Keyword matching only grabs a single word and overwrites, so it can’t hold “sunset” and “pale” at the same time.
Turning the nuance of the whole sentence into parameters is where putting an LLM in the loop earns its place.
Changing the seed
Fixing the spec and varying only the initial-randomness seed (the burning-flower spec).
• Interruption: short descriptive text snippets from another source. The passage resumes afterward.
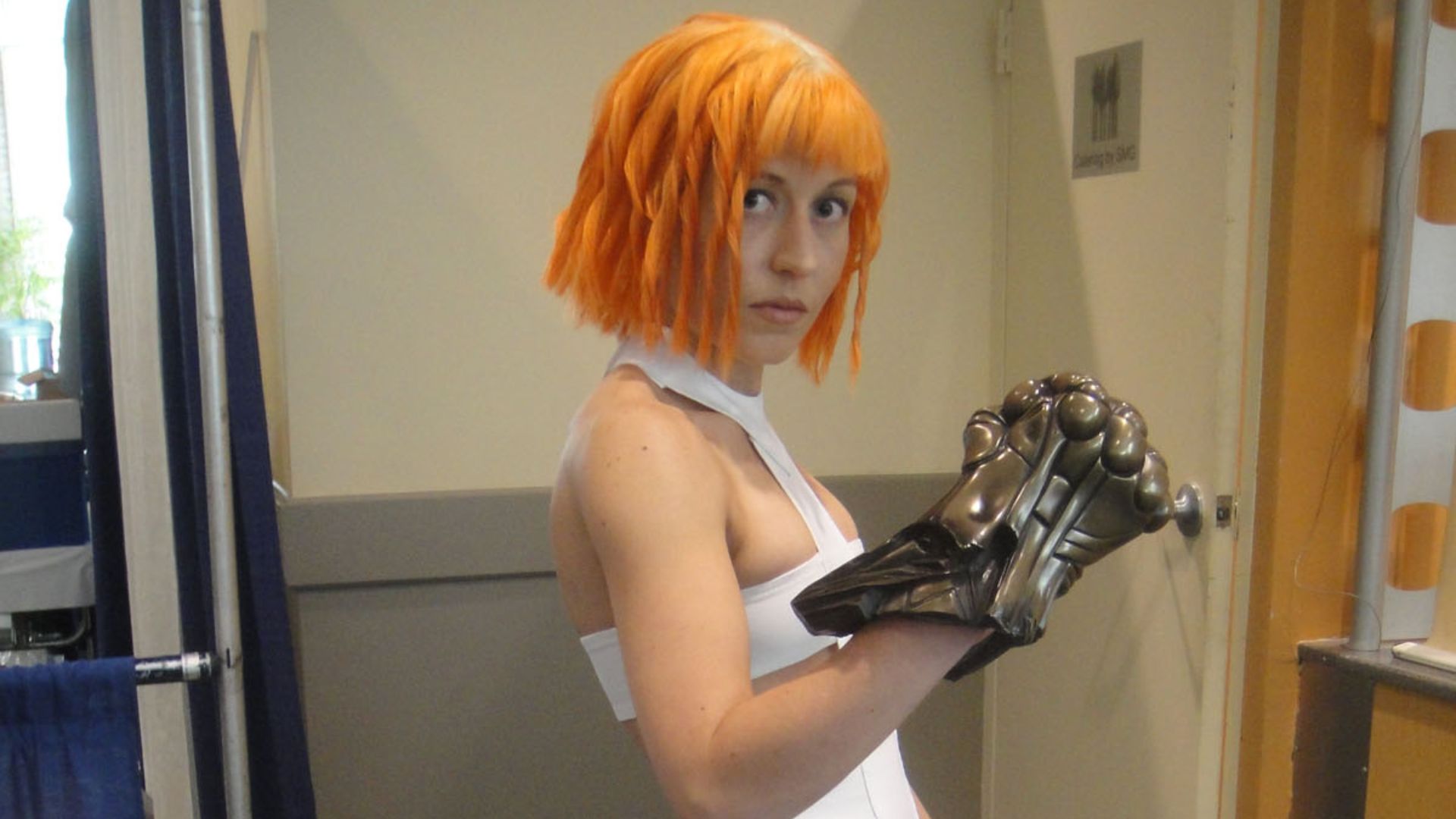File:Long Beach Comic Expo 2012 - Leeloo from the Fifth Element (7186645742).jpg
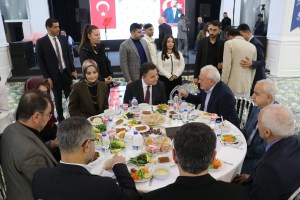 Babacan Diyarbakır'da Barış ve Çözüm Sürecini Vurguladı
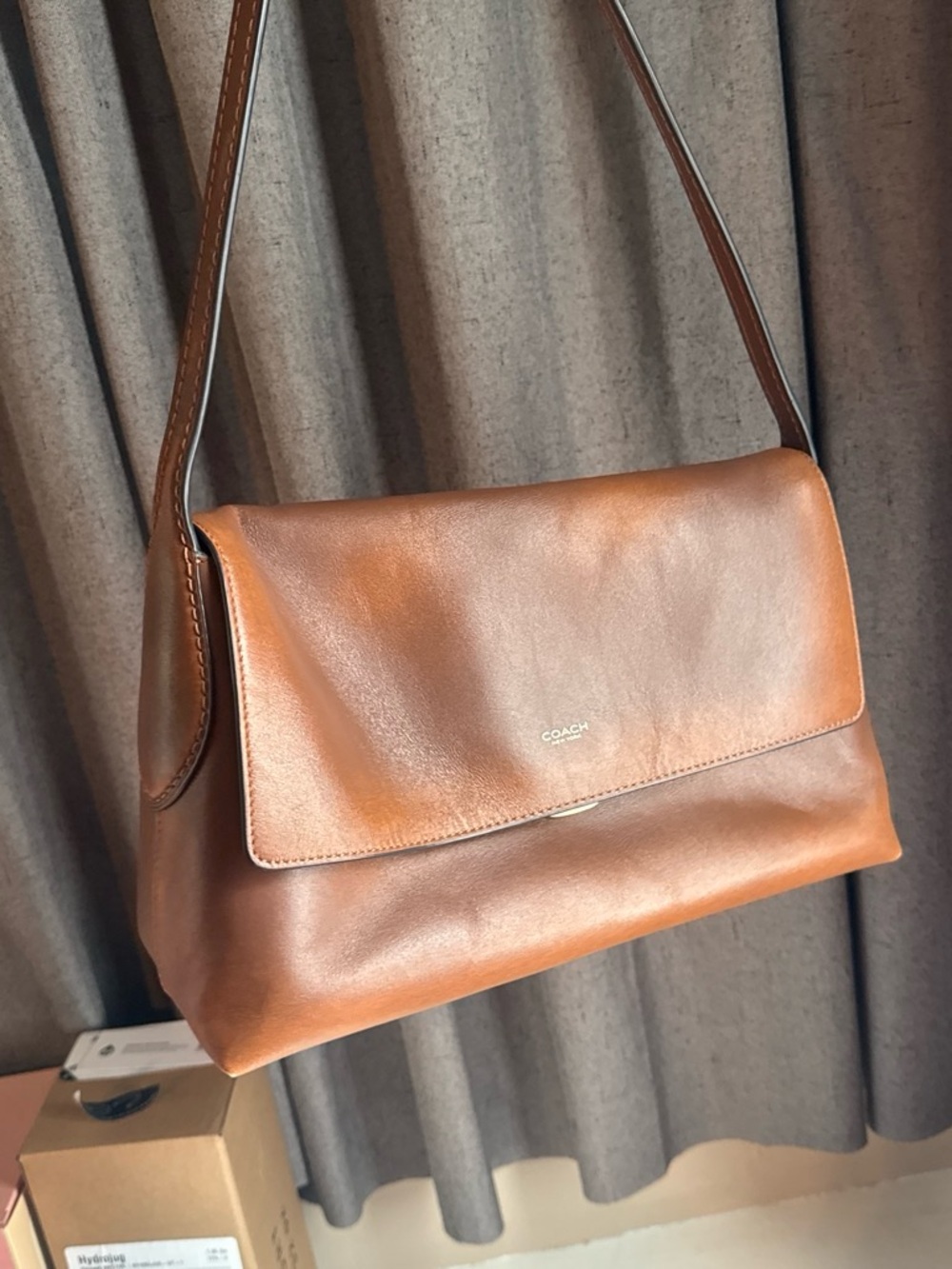 Chelsea Shoulder Bag 30
In Loved Leather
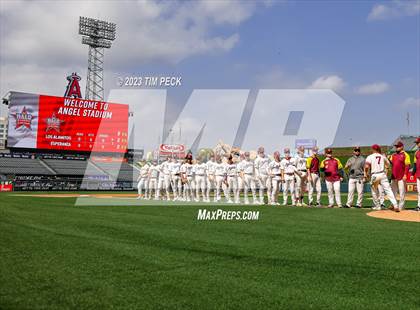 Thumbnail 3 in Esperanza vs. Los Alamitos photogallery.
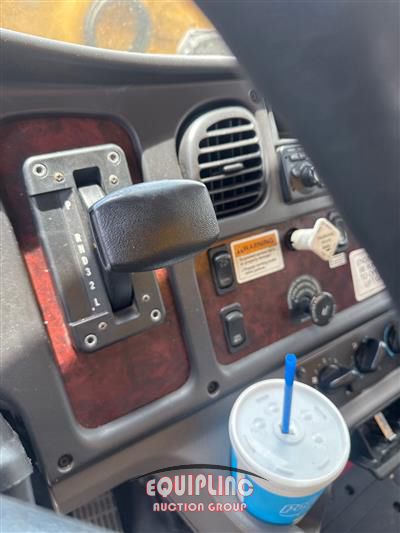 2013 Freightliner M2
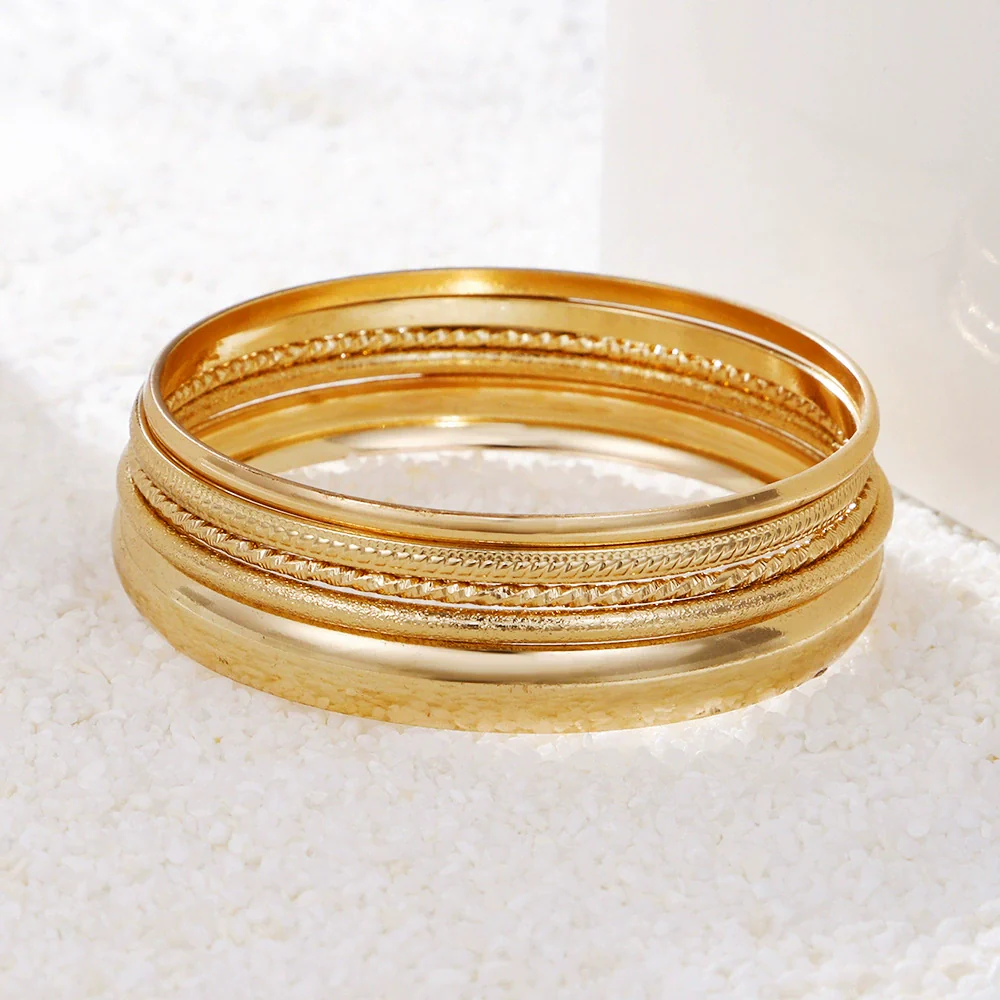 Wholesale Alloy Geometric Electroplated Multilayer Stacked Unisex And Women's Bracelet 6Piece Set - Image 11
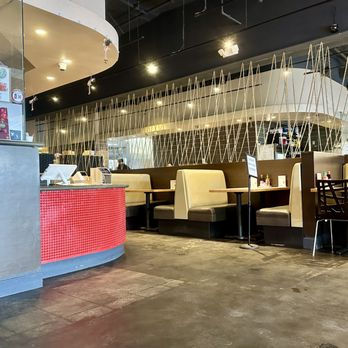 Mama Hong's Vietnamese Kitchen - Burbank - Interior - Vietnamese Near Me - Burbank, California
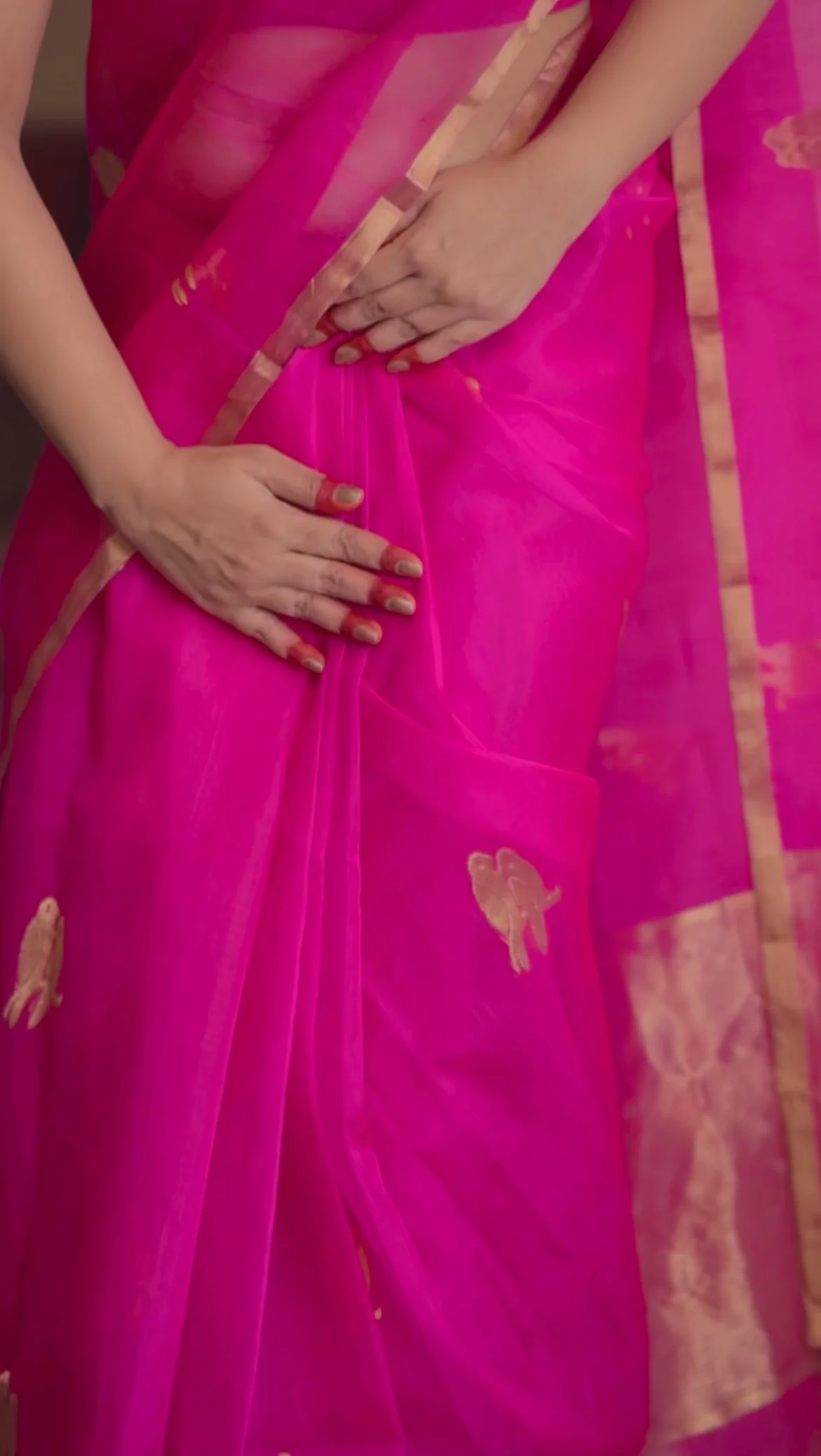 Pink chanderi organza silk saree with bird motifs all over - Image 4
All of them keep the character of concentric fire rings; only how the rings break and where the grains sit changes. The spec decides the character of the image, and the seed decides its particular realization. The role is similar to a diffusion model’s seed, but here — with zero training — the seed is nothing more than the random initial phase.
Showing the synchronization itself
The most Un-0-like part isn’t the still image, it’s the time evolution. Below is the burning-flower spec, with the 200-step synchronization turned into an animation.
At t=0 it’s just random noise. From there the phases start aligning locally, the domains coarsen, and it finally settles into concentric rings radiating from the center. Scattered oscillators pulled into order by their coupling — that process itself becomes the image-generation process. It’s a very different way for an image to come out than a diffusion model running a sequential denoising schedule.
Limits
It’s obviously a different thing from Un-0 itself. Un-0 learns both a coupling matrix and a decoder and paints dogs and cars apart by class conditioning. This one has zero training, so all it can produce is synchronization patterns, and a meaningful composition never comes out. That was never the goal. Even so, changing the prompt did change composition and color, and the process of synchronization becoming a pattern was something I could follow by hand. That’s exactly what I wanted to check at the start.